September 27, 2002
Getting a Handle on Indiana's Low-Wage Status
The interesting thing about the recent attention to the earnings shortfall between Indiana and other states is that the facts behind the story have been lying around for at least a decade. We have awakened to the depressing fact that managers and workers, professionals and blue collar workers in our state all share something in common: we make less, on average, than our counterparts elsewhere. Yet a casual glance at the data reveals that the trend that produced this gap has been underway since the early 1980's.
There are exceptions to this, of course. Some individual regions, such as Lake and Porter counties in northwest Indiana, enjoy wages that are significantly above the state average. And manufacturing workers in Indiana tend to be paid a wage that is at parity with national wages, especially in automotive-dominated and more highly unionized regions like Fort Wayne, Kokomo, Anderson, and Indianapolis.
But those exceptions actually help explain the overall downward trend in the state's relative wages. In terms of employment, the higher wage industries and regions within the state have essentially stagnated over the course of the last twenty years. Meanwhile, the growth in the services and knowledge producing side of the economy -- not Indiana's strongest suit, wage-wise -- has provided the lion's share of the job growth.
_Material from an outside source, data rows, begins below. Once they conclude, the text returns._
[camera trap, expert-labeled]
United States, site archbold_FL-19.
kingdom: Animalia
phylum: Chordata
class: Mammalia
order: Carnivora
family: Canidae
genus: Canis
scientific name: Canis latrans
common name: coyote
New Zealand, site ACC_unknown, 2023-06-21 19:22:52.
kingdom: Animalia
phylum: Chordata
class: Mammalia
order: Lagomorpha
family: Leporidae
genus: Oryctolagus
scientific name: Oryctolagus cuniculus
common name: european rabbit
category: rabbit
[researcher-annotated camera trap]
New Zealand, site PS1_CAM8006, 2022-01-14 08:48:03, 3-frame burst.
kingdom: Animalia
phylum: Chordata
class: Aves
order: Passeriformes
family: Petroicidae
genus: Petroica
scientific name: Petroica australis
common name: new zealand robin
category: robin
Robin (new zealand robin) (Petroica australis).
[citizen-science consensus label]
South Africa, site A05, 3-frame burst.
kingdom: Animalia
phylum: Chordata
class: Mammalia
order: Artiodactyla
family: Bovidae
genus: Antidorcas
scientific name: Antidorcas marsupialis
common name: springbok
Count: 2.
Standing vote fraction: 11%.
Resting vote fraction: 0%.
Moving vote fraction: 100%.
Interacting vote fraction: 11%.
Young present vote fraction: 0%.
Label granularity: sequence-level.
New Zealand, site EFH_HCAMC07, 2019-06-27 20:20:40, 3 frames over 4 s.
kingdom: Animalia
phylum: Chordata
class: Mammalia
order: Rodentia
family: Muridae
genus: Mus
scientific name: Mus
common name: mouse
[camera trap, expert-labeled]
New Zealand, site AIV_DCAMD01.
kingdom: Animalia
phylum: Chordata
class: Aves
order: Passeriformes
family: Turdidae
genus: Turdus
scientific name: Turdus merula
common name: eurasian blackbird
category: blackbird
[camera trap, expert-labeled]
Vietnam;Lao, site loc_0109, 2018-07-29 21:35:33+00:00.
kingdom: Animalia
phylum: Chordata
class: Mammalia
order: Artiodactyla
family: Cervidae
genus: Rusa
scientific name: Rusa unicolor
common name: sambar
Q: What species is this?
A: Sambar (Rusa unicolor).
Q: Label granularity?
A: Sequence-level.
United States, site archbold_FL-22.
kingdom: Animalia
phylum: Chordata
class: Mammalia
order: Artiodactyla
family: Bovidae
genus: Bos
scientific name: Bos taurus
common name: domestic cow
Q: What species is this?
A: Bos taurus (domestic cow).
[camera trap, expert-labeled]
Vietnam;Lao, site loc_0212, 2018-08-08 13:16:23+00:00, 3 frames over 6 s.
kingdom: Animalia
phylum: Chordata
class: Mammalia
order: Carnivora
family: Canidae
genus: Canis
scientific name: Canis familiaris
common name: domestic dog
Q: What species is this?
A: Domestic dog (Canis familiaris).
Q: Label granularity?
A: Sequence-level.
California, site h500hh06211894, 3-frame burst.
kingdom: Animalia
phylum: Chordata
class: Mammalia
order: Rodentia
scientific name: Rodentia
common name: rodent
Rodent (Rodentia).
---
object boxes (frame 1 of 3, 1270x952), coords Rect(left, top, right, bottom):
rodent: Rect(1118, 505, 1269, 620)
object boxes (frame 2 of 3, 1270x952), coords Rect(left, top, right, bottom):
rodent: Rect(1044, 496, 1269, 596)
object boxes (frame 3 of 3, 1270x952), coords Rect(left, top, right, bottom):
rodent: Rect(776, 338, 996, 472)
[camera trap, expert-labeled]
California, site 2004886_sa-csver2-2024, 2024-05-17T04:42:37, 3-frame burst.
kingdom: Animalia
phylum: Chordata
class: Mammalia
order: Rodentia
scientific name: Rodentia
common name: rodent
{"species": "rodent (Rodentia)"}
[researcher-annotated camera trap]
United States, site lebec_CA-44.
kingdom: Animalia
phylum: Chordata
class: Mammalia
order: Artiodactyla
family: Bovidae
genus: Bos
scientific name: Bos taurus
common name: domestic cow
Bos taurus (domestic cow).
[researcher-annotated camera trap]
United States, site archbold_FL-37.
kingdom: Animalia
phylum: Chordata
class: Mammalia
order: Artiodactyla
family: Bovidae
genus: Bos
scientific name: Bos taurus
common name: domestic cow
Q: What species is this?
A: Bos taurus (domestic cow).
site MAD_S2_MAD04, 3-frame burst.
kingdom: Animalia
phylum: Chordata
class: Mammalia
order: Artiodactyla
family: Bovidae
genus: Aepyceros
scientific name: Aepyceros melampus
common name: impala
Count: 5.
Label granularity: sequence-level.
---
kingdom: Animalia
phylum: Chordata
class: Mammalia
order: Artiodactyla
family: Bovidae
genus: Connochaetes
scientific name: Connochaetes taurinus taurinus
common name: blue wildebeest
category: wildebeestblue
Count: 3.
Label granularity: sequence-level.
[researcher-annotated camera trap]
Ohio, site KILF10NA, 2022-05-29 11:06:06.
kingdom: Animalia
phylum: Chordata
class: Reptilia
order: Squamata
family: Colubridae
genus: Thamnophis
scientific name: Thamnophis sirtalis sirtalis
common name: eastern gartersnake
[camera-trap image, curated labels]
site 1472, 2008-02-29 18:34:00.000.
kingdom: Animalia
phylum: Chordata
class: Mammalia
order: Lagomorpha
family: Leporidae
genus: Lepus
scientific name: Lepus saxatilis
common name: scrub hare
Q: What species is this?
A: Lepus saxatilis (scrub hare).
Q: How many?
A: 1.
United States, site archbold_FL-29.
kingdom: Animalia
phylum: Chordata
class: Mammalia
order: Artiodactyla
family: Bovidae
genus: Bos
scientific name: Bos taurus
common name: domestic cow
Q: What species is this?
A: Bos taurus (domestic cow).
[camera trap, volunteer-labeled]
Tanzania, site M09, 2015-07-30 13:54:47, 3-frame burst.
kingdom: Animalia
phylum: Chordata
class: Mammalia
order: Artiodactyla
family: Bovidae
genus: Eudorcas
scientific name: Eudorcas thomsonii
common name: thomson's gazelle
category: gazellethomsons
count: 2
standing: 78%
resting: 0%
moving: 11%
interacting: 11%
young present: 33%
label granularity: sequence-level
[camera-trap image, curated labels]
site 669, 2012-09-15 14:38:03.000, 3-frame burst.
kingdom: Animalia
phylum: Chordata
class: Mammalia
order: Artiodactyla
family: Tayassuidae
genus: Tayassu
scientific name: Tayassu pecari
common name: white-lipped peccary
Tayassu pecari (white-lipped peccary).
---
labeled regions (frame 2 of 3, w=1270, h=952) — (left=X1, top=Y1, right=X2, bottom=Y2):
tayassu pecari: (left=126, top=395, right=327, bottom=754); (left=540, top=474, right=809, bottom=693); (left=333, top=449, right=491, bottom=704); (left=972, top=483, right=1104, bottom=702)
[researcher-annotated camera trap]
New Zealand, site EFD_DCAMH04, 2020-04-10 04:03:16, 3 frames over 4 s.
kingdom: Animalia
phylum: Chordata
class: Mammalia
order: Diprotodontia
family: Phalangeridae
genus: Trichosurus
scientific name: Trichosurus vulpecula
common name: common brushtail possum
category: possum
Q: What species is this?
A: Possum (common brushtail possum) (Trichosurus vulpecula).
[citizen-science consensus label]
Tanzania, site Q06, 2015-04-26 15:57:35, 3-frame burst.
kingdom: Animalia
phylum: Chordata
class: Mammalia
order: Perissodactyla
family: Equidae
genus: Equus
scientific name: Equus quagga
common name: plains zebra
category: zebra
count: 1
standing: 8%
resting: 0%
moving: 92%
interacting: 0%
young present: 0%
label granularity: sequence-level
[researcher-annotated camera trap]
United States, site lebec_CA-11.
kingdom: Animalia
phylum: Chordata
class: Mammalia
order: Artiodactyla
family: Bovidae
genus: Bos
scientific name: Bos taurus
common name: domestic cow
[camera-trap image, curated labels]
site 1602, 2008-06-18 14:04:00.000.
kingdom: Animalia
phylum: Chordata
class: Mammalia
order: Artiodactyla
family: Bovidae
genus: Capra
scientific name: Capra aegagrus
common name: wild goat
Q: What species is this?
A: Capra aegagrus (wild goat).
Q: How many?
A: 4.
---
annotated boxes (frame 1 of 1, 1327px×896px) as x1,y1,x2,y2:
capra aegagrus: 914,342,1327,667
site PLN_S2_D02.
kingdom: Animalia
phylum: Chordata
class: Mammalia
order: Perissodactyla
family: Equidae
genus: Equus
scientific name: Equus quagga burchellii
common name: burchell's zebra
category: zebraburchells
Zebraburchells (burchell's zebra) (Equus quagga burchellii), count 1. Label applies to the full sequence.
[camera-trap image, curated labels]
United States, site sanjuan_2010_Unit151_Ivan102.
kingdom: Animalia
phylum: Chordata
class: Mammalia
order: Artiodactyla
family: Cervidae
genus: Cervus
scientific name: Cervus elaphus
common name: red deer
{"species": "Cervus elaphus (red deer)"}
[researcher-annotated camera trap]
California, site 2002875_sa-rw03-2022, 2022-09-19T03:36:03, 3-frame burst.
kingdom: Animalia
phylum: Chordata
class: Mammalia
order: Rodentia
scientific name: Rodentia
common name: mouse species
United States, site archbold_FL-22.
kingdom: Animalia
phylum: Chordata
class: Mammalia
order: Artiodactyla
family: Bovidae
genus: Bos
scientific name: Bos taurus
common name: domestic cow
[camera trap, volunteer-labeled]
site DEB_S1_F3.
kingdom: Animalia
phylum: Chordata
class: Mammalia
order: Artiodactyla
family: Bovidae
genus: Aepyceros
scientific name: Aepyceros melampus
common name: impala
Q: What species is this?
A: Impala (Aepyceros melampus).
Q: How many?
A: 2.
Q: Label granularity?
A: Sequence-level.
There are at least two important consequences of this combination of events. The first is obvious -- we have fallen behind, in terms of our relative standard of living, the rest of the nation. Whereas average earnings per job in the United States in 2000 was $36,316, the same figure for Indiana was only $26,933.
The second, more subtle, product of our experience is our collective attitude towards the non-manufacturing sector as a whole. In short, we tend to think of jobs outside the manufacturing sector as lower-paying. That may be true in Indiana, but it is decidedly less so elsewhere.
Compared to the $47,562 paid to the average manufacturing worker in Indiana in 2000, for example, the $31,663 average paid out here to workers in the Finance, Insurance and Real Estate industry classification might seem like a big step down. But nationally, such jobs pay $11,000 more per year than they do in Indiana. Virtually across the board, non-manufacturing wages are lower in Indiana than even our neighbor states.
Because of trends in technology and trade, even a healthy, vibrant manufacturing sector cannot be a viable source of net job growth in the Indiana economy of the future.
Thus if we want to reverse the slide that has seen once-equal wages here fall to just 75 cents on the dollar, we must squarely confront the factors that have produced slower wage growth in the economy that lies outside our factory gates.
Why do Indiana businesses pay less than elsewhere? "Because they are cheap," a prominent state economist once opined, but that snappy comeback falls short of addressing the crux of the issue. In a competitive, mobile economy lower wages can be sustained over time only if the value of what we produce is less. And, to borrow a piece of jargon from economics, the lower "value added" of the Hoosier workforce has nothing to do with our individual skills and abilities.
We're paid less because we're a "branch plant" state. The headquarters jobs, involving managers and workers with higher responsibilities, more specialized expertise, and, yes, more education and training, tend to land outside our borders. Our wage scales, our industrial base, and our educational attainment all underscore that basic fact. Getting a handle on what it takes to keep and grow the jobs and industries that are employing the nation's better-paid workers should be high on the priority list of those responsible for leading our economy forward.